Das gesamte Bild ist auf den ersten Blick verwirrend. Am besten liest man es wie folgt: unten rechts ist der Eingang zur Bildgalerie. An der Wand hängen Bilder, vor der Wand erkennt man eine pultartige Vorrichtung, auf der ebenfalls Bilder ausgestellt werden.
Gleich links neben dem Eingang sieht man einen Mann, der mit auf dem Rücken verschränkten Händen Bilder auf dem Pult betrachtet - bei der Abbildung links schon ziemlich klein. Weiter nach links hin wird der Blick größer, so daß der Kopf des Mannes am Rande schon etwas über der Mittellinie des Bildes ist.
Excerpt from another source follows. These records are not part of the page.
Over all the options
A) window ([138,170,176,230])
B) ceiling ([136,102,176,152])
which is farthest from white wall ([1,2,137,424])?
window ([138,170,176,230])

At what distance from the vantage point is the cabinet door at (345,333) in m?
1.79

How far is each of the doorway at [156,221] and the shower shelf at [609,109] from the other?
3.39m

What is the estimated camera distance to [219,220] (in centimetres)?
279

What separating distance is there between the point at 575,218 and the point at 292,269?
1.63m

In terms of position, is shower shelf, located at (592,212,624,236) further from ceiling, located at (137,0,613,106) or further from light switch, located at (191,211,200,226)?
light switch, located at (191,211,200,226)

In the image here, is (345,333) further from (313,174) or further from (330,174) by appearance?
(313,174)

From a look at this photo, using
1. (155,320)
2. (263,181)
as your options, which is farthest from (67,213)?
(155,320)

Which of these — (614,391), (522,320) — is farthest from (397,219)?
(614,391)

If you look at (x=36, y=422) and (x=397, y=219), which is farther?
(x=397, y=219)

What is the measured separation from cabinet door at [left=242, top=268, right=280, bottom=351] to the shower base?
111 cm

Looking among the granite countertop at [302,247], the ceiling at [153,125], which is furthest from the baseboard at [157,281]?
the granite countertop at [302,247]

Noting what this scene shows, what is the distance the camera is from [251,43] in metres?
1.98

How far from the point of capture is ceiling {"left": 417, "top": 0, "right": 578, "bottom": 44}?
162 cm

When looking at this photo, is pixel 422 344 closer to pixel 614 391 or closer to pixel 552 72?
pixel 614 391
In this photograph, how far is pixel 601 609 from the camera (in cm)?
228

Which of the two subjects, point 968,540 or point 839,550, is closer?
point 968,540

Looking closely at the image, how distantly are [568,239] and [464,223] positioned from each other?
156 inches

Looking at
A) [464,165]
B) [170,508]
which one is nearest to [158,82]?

Nun erscheint bekanntlich jemand, der weiter weg ist, kleiner. Die Dimensionsverschiebung innerhalb dieses Blattes erscheint aber unangemessen - es deutet sich schon an, daß es hier nicht mit rechten Dingen zugeht. Der linke Mann betrachtet ebenfalls ein Bild, und zwar eines in der oberen Reihe.
Man erkennt im Vordergrund einen Frachter, im Hintergrund Häuser am Wasser. Wenn man nun die Reihe der Häuser entlanggeht, kommt man zu der Frau, die im Fenster liegt. Diese Frau schaut auf ein Vordach, unter dem sich der Eingang der Galerie befindet - Donnerwetter! Wir haben also ein Bild vorliegen, welches ein Bild präsentiert, das vorgibt, das Bild zu sein.
Oder anders gesagt: Das Bild schildert, wie der junge Mann links als Betrachter in einer Galerie feststellt, daß er selbst Teil des Bildes ist. Ist der junge Mann also real? Natürlich nicht - es handelt sich ja um ein Bild. Da ein Bild aber vorgibt, etwas zu sein, ergibt sich diese Paradoxie. Das Zeichnen spiegelt eine Wirklichkeit vor, die es gar nicht gibt.